UNITED STATES
SECURITIES AND EXCHANGE COMMISSION
Washington, D.C. 20549
FORM 8-K/A
CURRENT REPORT PURSUANT
TO SECTION 13 OR 15(d) OF THE
SECURITIES EXCHANGE ACT OF 1934
Date of report (Date of earliest event reported): March 28, 2005
BROWN JORDAN INTERNATIONAL, INC.
(Exact Name of Registrant as Specified in its Charter)
Florida
(State or Other Jurisdiction of Incorporation)
| | |
33-85476 | | 63-1127982 |
| | |
(Commission File Number) | | (IRS Employer Identification No.) |
| | |
1801 North Andrews Avenue, Pompano Beach, Florida | | 33069 |
| | |
(Address of Principal Executive Offices) | | (Zip Code) |
(954) 960-1100
(Registrant’s Telephone Number, Including Area Code)
Not Applicable
(Former Name or Former Address, if Changed Since Last Report)

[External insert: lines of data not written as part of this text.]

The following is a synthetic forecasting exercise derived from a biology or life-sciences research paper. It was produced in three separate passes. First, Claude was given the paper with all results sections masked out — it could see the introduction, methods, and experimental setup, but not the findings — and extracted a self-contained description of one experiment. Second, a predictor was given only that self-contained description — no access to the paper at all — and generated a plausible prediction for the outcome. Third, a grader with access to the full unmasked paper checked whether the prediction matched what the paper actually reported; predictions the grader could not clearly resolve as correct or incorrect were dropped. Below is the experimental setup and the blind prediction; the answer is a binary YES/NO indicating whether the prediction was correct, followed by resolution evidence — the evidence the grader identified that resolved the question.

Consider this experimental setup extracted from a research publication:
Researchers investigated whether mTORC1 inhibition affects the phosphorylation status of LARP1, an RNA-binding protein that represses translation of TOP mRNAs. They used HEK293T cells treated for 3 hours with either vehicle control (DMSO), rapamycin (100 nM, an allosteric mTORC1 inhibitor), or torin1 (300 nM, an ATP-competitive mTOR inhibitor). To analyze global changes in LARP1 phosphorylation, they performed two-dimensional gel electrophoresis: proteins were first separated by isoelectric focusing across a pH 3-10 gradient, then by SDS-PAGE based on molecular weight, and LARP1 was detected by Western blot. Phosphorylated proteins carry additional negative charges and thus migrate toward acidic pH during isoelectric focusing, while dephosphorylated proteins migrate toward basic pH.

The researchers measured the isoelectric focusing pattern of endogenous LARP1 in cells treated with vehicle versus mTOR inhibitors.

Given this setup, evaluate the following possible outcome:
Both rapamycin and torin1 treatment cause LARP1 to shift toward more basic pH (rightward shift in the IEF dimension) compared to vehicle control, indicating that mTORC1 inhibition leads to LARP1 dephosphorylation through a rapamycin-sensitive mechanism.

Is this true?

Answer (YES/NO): YES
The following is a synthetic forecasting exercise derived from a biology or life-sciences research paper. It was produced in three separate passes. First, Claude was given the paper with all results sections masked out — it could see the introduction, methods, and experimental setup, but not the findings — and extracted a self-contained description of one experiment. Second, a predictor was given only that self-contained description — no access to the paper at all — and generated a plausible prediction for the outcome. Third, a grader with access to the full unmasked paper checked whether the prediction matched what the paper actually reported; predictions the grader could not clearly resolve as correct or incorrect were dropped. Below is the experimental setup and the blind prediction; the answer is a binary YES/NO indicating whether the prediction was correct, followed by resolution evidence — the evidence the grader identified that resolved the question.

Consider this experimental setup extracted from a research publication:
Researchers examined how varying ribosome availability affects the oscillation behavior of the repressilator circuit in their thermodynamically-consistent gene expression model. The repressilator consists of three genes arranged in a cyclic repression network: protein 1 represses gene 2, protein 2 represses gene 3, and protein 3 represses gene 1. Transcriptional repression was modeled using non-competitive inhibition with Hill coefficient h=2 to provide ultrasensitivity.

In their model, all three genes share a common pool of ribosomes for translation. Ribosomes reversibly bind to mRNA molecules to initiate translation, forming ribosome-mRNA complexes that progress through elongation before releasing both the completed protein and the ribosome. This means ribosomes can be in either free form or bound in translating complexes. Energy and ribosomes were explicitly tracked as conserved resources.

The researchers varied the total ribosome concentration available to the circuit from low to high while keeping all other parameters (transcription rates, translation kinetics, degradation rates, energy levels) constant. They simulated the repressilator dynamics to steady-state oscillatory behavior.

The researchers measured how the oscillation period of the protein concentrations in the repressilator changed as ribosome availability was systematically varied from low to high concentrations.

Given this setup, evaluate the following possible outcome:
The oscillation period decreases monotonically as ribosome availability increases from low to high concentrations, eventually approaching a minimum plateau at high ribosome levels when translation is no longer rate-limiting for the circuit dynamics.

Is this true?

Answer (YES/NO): NO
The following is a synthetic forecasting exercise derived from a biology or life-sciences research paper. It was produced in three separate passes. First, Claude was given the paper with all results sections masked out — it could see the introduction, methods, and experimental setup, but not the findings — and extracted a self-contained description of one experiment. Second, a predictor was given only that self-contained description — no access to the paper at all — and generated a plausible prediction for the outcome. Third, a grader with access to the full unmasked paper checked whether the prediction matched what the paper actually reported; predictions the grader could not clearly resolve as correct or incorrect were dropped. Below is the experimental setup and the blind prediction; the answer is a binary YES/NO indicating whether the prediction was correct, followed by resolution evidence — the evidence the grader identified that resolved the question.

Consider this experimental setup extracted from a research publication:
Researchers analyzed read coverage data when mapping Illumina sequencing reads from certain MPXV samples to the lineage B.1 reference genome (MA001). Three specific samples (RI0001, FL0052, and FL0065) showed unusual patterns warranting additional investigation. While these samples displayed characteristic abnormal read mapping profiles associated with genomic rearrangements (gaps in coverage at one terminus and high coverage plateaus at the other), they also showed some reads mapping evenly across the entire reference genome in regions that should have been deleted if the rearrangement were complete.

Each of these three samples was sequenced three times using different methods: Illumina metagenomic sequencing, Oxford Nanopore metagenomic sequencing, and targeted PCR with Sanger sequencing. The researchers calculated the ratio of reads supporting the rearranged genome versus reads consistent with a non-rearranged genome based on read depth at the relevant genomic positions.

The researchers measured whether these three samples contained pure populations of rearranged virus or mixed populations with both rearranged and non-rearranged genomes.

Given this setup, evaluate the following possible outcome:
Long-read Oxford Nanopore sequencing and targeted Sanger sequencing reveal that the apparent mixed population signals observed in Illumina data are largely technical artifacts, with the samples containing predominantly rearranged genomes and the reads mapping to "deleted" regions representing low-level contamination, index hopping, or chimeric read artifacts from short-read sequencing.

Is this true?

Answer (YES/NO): NO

Check the appropriate box below if the Form 8-K is intended to simultaneously satisfy the filing obligation of the registrant under any of the following provisions (see General Instruction A.2. below):
o Written communications pursuant to Rule 425 under the Securities Act (17 CFR 230.425)
o Soliciting material pursuant to Rule 14a-12 under the Exchange Act (17 CFR 240.14a-12)
o Pre-commencement communications pursuant to Rule 14d-2(b) under the Exchange Act (17 CFR 240.14d-2(b))
o Pre-commencement communications pursuant to Rule 13e-4(c) under the Exchange Act (17 CFR 240.13e-4(c))
ITEM 8.01. Other Events.
a. The purpose of amending this Form 8-K is to correct the Commission file number.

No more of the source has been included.